The very existence of those siphons,Scholar Hestanna had said,is a poison to this world.

Ramson wondered whether the bone-chilling cold, the uneasy stirs of creatures in the forest, and the agitated paths of the Deities’ Lights were a part of the consequences.

It was midday when they happened upon a deserted campsite in a clearing between trees. The snow here was flattened and trampled, and a stack of logs sat in the center, ash fallen around it.
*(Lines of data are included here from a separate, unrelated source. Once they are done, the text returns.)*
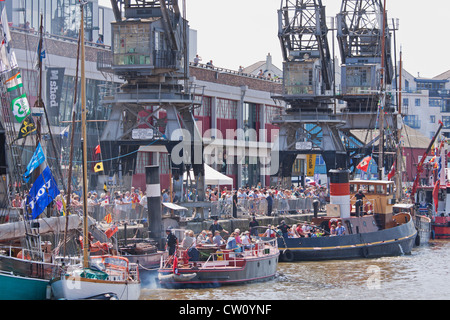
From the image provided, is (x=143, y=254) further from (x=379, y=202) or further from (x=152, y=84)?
(x=379, y=202)

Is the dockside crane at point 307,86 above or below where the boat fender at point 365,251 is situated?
above

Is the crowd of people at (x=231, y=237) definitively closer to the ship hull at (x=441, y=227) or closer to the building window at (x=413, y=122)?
the ship hull at (x=441, y=227)

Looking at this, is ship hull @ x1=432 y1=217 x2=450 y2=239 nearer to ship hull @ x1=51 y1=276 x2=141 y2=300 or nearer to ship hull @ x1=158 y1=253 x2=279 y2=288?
ship hull @ x1=158 y1=253 x2=279 y2=288

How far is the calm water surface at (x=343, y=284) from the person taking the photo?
2694cm

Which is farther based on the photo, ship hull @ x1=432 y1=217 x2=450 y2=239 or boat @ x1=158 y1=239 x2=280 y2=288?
ship hull @ x1=432 y1=217 x2=450 y2=239

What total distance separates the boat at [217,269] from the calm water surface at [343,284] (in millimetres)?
317

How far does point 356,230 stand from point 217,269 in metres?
12.2

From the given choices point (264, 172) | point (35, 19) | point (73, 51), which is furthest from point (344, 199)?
point (35, 19)

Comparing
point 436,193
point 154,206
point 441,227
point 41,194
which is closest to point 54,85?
point 154,206

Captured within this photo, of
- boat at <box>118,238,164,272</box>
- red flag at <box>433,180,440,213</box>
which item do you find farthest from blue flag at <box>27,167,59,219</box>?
red flag at <box>433,180,440,213</box>

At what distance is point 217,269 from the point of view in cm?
2805

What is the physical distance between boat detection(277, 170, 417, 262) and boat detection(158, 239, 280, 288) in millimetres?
6060

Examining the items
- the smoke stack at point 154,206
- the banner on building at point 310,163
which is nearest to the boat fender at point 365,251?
the smoke stack at point 154,206

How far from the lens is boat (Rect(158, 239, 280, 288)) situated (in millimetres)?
27594
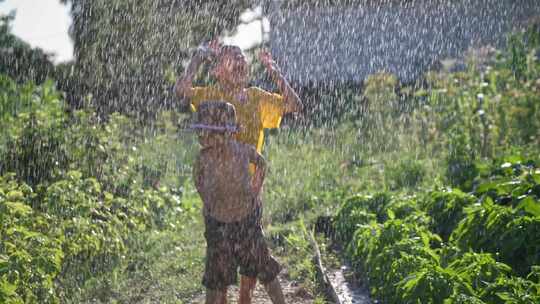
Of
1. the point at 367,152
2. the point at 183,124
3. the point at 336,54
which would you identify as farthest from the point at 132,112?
the point at 336,54

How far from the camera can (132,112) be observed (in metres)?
17.4

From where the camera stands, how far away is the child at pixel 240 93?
17.0 feet

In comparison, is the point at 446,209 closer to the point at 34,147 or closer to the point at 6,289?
the point at 6,289

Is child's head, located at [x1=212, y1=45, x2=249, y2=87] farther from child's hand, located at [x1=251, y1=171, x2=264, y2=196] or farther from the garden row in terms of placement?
the garden row

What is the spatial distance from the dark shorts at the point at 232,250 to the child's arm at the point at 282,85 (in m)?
0.97

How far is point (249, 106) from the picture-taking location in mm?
5344

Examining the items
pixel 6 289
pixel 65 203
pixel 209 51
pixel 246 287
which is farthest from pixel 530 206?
pixel 65 203

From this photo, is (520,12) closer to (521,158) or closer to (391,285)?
(521,158)

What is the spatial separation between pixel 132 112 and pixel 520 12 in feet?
33.1

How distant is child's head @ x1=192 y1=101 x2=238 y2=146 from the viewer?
465cm

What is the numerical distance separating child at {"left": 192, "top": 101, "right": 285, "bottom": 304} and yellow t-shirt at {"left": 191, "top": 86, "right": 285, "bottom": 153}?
20.0 inches

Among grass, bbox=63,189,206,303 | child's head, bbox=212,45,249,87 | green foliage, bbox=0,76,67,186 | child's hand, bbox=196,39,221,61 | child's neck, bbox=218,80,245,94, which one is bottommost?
grass, bbox=63,189,206,303

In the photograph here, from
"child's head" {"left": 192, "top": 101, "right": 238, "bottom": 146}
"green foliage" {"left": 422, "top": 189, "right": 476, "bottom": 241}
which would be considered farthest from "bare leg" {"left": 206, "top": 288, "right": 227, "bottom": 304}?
"green foliage" {"left": 422, "top": 189, "right": 476, "bottom": 241}

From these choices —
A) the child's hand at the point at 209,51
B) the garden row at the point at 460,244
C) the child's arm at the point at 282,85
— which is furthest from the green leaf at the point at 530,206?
the child's hand at the point at 209,51
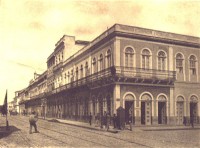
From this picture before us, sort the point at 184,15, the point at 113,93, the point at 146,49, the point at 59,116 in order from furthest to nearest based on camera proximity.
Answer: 1. the point at 59,116
2. the point at 146,49
3. the point at 113,93
4. the point at 184,15

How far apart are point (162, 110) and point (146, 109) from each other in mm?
2020

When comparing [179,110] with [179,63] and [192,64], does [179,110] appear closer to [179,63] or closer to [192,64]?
[179,63]

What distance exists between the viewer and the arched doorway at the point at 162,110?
2954cm

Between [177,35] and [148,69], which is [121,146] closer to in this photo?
[148,69]

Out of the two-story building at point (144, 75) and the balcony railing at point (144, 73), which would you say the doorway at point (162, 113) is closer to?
the two-story building at point (144, 75)

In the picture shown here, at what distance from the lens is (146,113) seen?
93.7ft

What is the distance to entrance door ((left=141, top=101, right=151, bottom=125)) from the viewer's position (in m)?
28.5

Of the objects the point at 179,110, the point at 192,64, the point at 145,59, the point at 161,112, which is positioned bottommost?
the point at 161,112

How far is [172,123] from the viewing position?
2977 centimetres

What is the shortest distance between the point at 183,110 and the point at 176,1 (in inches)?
605

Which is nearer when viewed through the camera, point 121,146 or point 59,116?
point 121,146

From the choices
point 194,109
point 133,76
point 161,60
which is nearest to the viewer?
point 133,76

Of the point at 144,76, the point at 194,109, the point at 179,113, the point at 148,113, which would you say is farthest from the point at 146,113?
the point at 194,109

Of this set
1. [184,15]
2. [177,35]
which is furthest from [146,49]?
[184,15]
Ana and Daya must have rested here with their Navy.

“Do you smell that?” Ramson asked.

“Smoke, sir,” Narron replied. “They can’t be long gone.”

Adrenaline coursed through Ramson as he stalked around the campsite, taking in every detail and hoping to find more. On theother end, the footprints continued—only this time, they were fresher.

“They must’ve stayed here a few days,” Narron said, crouching by the logs and swiping a finger through the soot. He hurried over to the tracks leading away. “These are fresh, sir—I’d say from less than a day ago. And they’re leading…” He looked up, to the long trail that wound steadily away through the pines.

“Southeast.” Ramson gripped his compass tightly, the arrow pointing resolutely the same way. “They’re going to Salskoff.”

By his estimations, Salskoff was over three days’ travel away—two, if they traveled overnight.

“Gird your loins, team,” Ramson announced. “We’re on a light sleep schedule until we catch up.”

“Sir?” Narron said. “Can I ask…whose forces are they?”

Ramson looked to the sky, an indelible blue streaked with dusk-gold clouds. “We,” he said steadily, “are tracking the Red Tigress’s army.”


They kept on at a rapid pace throughout the day, at times breaking into a jog. By sundown, when the watery light seeping through the canopy had almost drained away, Ramson noticed the footprints were growing fresher and fresher.

They were drawing closer.

“Not long now. We move throughout the night,” he announced to his men. “Follow Narron’s globefire. Weapons out. And stay alert.”